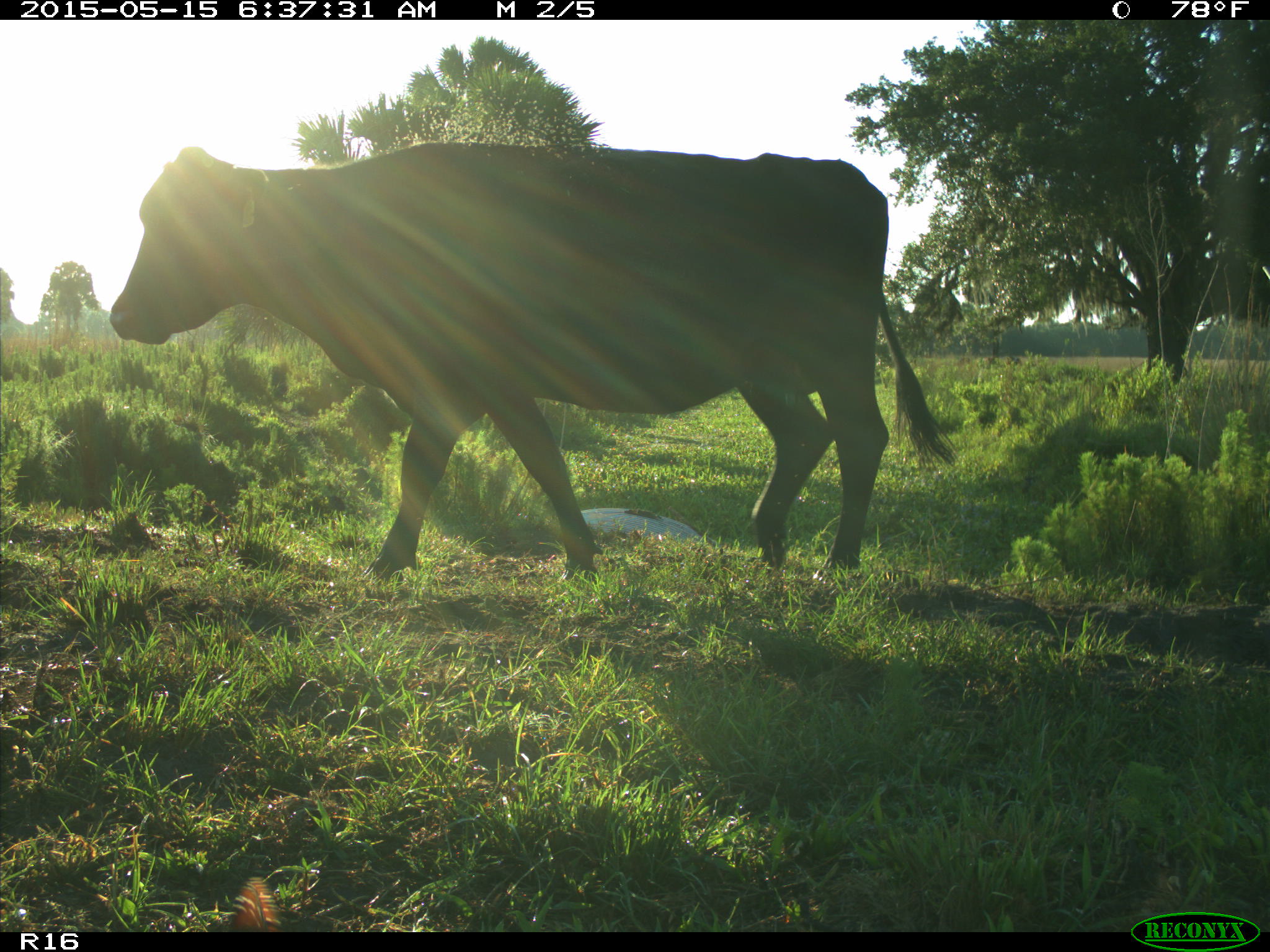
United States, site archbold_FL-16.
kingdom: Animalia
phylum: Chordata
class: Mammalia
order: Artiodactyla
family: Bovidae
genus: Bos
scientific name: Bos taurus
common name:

# What you are asked to do:
Would you set down each line of the data exactly, with no images included?

# Solution for this problem:
United States, site archbold_FL-16.
kingdom: Animalia
phylum: Chordata
class: Mammalia
order: Artiodactyla
family: Bovidae
genus: Bos
scientific name: Bos taurus
common name:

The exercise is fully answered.